As a guide, US occupation of Japan after World War Two lasted seven years and its troops have been in South Korea for 50 years and show no sign of leaving.

Bush has said that the US will stay as long as necessary and not a day longer- a vague and open-ended commitment.

"It is difficult to see how a successful occupation of Iraq could be less than five years and it might easily last two decades," wrote Yale economist William Nordhaus in the December edition of the New York review of Books.

He saw an occupation costing between $75 and $500 billion. But this includes no estimate for rebuilding the country or decontamination in the event of chemical or biological warfare.

Under the Marshall Plan, US spending worth $450 billion in today's money was needed to rebuild a defeated Germany.

"Costs for an occupation (of Iraq) could be significantly higher if that operation included the construction of bases, bridges and roads," the CBO report warned.

Nordhaus adds all this up to mean $121 billion bill if the war is short and luck favours America, versus $1.6 trillion if the fortunes of war roll the other way.

Loyalty Bought

Nor do the numbers include grants for key allies Turkey or Israel, which stand to receive $6 billion and $4 billion respectively from Washington. And don't forget Jordan, promised over $1 billion, or Egypt, which wants access to US export markets.

All of this is to be financed on top of a US deficit, which Bush already projects at a record $304 billion this year and $307 billon in fiscal 2003/2004.

The US is not the only country sending troops into battle. Britain has pledged 40,000 soldiers and already earmarked £1.75 billion, comfortably covered by the government's contingency reserve, to pay for the war.

But British finance minister Gordon Brown was expected on Tuesday to make clear in a speech the government was ready to spend more than £1.75 billion if necessary.
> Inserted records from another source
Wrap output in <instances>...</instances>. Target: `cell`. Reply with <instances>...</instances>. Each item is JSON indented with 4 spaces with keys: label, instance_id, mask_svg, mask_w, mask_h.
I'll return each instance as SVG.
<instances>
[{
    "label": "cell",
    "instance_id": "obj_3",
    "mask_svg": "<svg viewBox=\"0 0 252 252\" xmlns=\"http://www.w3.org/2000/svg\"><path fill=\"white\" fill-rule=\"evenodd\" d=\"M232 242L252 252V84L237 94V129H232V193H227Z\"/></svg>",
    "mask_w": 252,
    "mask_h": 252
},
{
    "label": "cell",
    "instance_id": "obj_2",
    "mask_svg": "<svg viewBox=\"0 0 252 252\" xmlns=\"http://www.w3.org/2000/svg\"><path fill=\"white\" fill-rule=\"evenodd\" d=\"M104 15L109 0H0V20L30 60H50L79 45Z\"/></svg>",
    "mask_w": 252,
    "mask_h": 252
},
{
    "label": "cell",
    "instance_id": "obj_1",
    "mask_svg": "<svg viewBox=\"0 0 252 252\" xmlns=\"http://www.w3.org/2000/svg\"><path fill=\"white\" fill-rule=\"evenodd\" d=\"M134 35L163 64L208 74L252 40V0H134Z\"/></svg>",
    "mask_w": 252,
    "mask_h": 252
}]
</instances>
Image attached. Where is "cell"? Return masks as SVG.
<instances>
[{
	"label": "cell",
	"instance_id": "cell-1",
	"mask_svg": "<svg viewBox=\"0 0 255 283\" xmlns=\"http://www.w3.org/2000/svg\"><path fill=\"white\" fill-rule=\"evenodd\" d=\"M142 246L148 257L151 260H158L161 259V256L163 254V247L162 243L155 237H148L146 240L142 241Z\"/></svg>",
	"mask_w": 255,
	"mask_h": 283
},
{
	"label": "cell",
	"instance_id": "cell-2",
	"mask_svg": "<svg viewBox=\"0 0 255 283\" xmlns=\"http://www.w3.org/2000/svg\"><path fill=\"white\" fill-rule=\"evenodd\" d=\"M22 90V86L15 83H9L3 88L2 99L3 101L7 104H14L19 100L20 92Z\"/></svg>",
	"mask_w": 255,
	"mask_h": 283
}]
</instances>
Treasury sources said Brown would pledge that the government would find all the necessary money for funding a possible war with Iraq and the battle against terrorism.

Keith Hartley, professor at the Centre for Defence Economics at York University in northern England, says the bill for Britain could reach £3 billion ($4.74 billion).

And a recent study carried out for the Royal United Services Institute suggested a war similar to 1991 Gulf War would cost Britain around £3.5 billion.